▸ **EXERCISE TEXT**:
Let's think one step further. How will this be used?

Well, we're going to want to find similar words. We'll do this using some sort of word distance algorithm. We'll need to compare each word in the document to each word in the dictionary. But do we actually need to compare each word in the dictionary? No, we don't. We can significantly reduce the search space by only comparing words that have similar prefixes. This is inherently a problem for tries to solve!

What we'll do is build a trie of the dictionary. Then, when we're looking for suggestions we can traverse the trie up to a certain depth, calculate the distance of only those words, and return the closest ones. But let's think just a bit more. Do we actually want to do this? The answer is maybe. The reality is that if we have a misspelled word like "ardvark", if we are searching a depth of 2, we'll never find "aardvark". Is only going one level deep enough? Maybe! We'll do it anyway because why not?

The trie

I'm going to use the ternary-search-trie package to build the trie, because I don't feel like doing it myself right now. We'll then import it and build the trie from the dictionary:

import * as fs from 'fs';
import { Trie } from 'ternary-search-trie';
import path from 'path';

const dictionary = new Trie();

function loadDictionary() {
    const filePath = path.join(__dirname, '', 'dictionary.txt');
    const words = fs.readFileSync(filePath, 'utf8').split('\n');

    for (const word of words) {
        const cleanedWord = word.toLowerCase();

        // We do this in case there's a rogue newline in the dictionary. 
        // I don't feel like manually searching for it and removing it.
        if (cleanedWord.length >= 1) {
            dictionary.set(cleanedWord, true);
        }
    }

Pretty straightforward here. We load the file, split it by newline, and add each word to the trie. Now let's find misspelled words. We'll modify our spellCheckDocument function to pull out all the words and check each word against the trie.

▸ **ASSIGNED TASK**: Copy out the spell-checker trie passage above word for word, including its code.

▸ **PROVIDED DATA**:

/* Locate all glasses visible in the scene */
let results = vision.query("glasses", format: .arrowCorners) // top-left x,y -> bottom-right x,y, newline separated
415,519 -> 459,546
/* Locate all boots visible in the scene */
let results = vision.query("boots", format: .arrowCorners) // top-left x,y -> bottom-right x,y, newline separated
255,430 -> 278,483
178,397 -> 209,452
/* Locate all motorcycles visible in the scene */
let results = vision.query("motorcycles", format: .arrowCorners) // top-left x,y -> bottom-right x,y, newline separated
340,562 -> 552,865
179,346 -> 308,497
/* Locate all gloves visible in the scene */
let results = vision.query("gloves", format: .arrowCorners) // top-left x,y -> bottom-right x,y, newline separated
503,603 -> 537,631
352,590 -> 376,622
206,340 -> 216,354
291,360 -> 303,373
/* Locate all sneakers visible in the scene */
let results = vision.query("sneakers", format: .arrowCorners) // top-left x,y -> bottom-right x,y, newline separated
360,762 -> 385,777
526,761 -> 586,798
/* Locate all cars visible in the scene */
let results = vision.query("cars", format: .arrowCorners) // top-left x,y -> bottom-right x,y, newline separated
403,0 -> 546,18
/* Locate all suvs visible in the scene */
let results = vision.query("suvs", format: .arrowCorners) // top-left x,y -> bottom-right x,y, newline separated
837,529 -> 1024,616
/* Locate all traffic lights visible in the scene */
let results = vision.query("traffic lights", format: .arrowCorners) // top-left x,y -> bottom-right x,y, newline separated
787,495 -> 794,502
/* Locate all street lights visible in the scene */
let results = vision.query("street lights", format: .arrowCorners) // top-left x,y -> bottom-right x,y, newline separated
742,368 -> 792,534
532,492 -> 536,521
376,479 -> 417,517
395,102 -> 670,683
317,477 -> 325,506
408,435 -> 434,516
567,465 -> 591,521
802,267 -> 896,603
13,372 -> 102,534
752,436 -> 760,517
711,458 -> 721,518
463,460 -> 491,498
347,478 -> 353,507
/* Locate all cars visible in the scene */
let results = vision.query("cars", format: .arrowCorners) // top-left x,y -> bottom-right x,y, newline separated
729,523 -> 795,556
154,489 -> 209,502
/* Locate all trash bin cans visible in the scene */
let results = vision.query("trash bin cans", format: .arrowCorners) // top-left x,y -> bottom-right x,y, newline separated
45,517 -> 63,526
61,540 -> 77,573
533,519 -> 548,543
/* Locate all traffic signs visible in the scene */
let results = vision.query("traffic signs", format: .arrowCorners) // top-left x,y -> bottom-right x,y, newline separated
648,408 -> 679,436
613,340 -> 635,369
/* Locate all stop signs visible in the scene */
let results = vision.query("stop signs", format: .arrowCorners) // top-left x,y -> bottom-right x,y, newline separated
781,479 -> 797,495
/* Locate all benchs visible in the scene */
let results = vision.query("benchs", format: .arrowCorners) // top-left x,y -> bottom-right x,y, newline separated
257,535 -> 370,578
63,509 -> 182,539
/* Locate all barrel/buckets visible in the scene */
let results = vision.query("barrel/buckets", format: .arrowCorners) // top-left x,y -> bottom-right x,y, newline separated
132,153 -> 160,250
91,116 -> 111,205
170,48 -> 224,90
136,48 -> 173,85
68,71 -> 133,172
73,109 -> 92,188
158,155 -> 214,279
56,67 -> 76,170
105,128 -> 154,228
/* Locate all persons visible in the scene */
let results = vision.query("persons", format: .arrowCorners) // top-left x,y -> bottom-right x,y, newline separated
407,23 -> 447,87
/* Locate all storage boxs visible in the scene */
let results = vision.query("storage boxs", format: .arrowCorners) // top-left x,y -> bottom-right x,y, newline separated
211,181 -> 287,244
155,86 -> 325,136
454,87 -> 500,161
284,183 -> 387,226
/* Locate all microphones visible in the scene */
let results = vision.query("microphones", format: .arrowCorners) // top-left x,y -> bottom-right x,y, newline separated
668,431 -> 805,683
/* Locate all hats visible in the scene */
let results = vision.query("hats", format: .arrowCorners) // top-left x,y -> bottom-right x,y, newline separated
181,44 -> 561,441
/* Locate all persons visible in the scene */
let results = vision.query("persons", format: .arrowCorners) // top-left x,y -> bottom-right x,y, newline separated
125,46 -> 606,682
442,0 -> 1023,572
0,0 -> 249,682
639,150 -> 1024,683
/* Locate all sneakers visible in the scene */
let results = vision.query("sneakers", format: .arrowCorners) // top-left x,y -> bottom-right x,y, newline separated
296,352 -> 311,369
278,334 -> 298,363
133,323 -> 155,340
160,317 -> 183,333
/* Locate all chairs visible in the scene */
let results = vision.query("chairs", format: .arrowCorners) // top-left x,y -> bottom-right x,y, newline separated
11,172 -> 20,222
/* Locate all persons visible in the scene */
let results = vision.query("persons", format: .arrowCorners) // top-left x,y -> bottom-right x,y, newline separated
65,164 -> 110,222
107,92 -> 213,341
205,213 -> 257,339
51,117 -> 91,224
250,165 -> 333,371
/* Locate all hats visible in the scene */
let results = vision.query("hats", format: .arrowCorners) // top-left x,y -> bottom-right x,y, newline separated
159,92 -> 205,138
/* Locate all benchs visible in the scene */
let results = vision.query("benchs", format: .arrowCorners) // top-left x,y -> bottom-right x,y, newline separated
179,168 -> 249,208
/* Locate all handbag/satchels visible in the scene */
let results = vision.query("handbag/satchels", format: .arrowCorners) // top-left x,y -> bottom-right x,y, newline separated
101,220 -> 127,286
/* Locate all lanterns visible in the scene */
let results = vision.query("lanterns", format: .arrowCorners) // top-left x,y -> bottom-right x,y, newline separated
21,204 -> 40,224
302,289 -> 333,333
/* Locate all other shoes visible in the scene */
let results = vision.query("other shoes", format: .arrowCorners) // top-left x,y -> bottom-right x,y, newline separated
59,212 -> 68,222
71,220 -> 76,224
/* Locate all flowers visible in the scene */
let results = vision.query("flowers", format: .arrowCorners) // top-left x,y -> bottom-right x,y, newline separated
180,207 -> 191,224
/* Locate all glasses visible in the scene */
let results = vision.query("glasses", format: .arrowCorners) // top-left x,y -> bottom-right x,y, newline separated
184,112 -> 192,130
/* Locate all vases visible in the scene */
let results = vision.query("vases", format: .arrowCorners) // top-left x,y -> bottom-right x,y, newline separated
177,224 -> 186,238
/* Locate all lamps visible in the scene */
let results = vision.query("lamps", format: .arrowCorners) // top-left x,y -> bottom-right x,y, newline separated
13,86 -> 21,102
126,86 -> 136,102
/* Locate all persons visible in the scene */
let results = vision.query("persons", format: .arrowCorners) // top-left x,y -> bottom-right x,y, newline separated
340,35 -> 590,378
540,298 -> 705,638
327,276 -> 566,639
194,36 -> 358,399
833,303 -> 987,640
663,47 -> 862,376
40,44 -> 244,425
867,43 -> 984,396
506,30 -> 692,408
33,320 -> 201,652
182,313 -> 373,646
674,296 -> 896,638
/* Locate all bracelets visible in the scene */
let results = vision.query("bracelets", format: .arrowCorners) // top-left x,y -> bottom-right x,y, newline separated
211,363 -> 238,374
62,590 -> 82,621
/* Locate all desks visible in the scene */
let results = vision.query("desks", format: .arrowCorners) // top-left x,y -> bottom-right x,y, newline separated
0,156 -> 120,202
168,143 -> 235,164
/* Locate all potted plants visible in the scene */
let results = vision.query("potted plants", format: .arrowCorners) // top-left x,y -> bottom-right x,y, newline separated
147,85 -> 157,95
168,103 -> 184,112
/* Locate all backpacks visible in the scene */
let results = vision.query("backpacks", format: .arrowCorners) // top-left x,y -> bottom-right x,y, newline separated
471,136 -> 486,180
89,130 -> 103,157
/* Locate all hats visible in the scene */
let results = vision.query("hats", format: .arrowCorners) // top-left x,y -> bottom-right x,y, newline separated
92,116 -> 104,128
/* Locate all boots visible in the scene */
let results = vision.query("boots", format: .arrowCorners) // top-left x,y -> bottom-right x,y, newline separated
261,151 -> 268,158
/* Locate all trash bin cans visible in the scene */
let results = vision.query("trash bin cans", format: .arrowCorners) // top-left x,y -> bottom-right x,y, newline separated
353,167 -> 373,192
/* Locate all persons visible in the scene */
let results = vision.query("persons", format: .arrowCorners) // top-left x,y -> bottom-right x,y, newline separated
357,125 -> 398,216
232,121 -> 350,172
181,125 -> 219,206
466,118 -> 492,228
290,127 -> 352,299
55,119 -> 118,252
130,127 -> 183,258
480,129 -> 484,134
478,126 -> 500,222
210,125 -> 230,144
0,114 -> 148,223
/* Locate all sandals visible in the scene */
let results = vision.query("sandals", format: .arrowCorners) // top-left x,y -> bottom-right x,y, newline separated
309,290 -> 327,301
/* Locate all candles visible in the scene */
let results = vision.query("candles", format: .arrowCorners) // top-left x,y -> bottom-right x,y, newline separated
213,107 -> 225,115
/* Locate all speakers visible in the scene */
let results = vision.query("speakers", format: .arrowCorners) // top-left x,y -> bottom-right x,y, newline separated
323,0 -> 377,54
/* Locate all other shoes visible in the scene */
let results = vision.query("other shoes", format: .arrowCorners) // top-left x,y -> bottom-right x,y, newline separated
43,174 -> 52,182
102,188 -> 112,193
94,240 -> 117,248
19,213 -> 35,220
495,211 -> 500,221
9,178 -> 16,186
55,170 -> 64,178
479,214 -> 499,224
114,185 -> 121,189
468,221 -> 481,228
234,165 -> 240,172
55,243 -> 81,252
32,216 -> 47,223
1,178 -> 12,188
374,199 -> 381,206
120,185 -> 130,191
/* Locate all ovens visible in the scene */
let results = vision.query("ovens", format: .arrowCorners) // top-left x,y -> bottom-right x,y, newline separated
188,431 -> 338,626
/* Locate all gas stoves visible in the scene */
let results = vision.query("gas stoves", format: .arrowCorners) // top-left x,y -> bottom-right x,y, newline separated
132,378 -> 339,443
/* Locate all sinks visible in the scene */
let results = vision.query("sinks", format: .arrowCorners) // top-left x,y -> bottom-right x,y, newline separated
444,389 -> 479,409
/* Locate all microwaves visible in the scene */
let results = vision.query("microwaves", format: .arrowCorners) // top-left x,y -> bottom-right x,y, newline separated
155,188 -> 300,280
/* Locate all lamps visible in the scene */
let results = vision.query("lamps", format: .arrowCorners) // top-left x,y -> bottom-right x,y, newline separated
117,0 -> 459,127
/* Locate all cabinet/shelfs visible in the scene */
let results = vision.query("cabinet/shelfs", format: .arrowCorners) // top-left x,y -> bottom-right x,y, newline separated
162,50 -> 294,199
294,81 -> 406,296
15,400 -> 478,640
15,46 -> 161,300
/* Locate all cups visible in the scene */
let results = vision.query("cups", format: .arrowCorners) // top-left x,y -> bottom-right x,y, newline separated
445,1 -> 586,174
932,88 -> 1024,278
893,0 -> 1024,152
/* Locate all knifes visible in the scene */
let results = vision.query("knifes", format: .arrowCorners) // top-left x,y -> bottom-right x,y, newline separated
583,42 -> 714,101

▸ **TASK RESPONSE**:
Let's think one step further. How will this be used?

Well, we're going to want to find similar words. We'll do this using some sort of word distance algorithm. We'll need to compare each word in the document to each word in the dictionary. But do we actually need to compare each word in the dictionary? No, we don't. We can significantly reduce the search space by only comparing words that have similar prefixes. This is inherently a problem for tries to solve!

What we'll do is build a trie of the dictionary. Then, when we're looking for suggestions we can traverse the trie up to a certain depth, calculate the distance of only those words, and return the closest ones. But let's think just a bit more. Do we actually want to do this? The answer is maybe. The reality is that if we have a misspelled word like "ardvark", if we are searching a depth of 2, we'll never find "aardvark". Is only going one level deep enough? Maybe! We'll do it anyway because why not?

The trie

I'm going to use the ternary-search-trie package to build the trie, because I don't feel like doing it myself right now. We'll then import it and build the trie from the dictionary:

import * as fs from 'fs';
import { Trie } from 'ternary-search-trie';
import path from 'path';

const dictionary = new Trie();

function loadDictionary() {
    const filePath = path.join(__dirname, '', 'dictionary.txt');
    const words = fs.readFileSync(filePath, 'utf8').split('\n');

    for (const word of words) {
        const cleanedWord = word.toLowerCase();

        // We do this in case there's a rogue newline in the dictionary. 
        // I don't feel like manually searching for it and removing it.
        if (cleanedWord.length >= 1) {
            dictionary.set(cleanedWord, true);
        }
    }

Pretty straightforward here. We load the file, split it by newline, and add each word to the trie. Now let's find misspelled words. We'll modify our spellCheckDocument function to pull out all the words and check each word against the trie.